INFORMATION GIVEN:
=-=-=

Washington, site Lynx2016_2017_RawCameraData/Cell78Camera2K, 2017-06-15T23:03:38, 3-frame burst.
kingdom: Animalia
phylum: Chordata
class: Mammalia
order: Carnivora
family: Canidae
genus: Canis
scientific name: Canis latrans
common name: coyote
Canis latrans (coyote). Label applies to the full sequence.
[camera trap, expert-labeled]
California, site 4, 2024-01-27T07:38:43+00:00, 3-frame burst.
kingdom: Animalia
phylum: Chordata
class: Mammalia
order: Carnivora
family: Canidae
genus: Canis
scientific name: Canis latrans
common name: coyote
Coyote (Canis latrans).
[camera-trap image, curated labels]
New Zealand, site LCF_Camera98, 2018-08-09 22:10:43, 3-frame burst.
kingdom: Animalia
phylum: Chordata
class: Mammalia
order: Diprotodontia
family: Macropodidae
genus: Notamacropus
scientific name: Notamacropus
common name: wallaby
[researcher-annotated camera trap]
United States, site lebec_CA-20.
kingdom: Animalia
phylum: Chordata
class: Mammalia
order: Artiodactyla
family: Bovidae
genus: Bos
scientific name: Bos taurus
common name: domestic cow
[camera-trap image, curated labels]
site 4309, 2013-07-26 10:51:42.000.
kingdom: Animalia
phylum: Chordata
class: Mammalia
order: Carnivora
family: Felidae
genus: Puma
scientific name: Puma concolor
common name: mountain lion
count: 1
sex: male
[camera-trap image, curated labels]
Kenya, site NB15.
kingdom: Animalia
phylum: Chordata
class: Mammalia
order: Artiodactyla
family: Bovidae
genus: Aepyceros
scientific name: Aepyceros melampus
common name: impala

=-=-=

TASK ITEM:
Nothing but the lines from the one containing "New Zealand, site" through the last line of the data above should be given again, each exactly as it stands.

TASK OUTPUT:
New Zealand, site LCF_Camera98, 2018-08-09 22:10:43, 3-frame burst.
kingdom: Animalia
phylum: Chordata
class: Mammalia
order: Diprotodontia
family: Macropodidae
genus: Notamacropus
scientific name: Notamacropus
common name: wallaby
[researcher-annotated camera trap]
United States, site lebec_CA-20.
kingdom: Animalia
phylum: Chordata
class: Mammalia
order: Artiodactyla
family: Bovidae
genus: Bos
scientific name: Bos taurus
common name: domestic cow
[camera-trap image, curated labels]
site 4309, 2013-07-26 10:51:42.000.
kingdom: Animalia
phylum: Chordata
class: Mammalia
order: Carnivora
family: Felidae
genus: Puma
scientific name: Puma concolor
common name: mountain lion
count: 1
sex: male
[camera-trap image, curated labels]
Kenya, site NB15.
kingdom: Animalia
phylum: Chordata
class: Mammalia
order: Artiodactyla
family: Bovidae
genus: Aepyceros
scientific name: Aepyceros melampus
common name: impala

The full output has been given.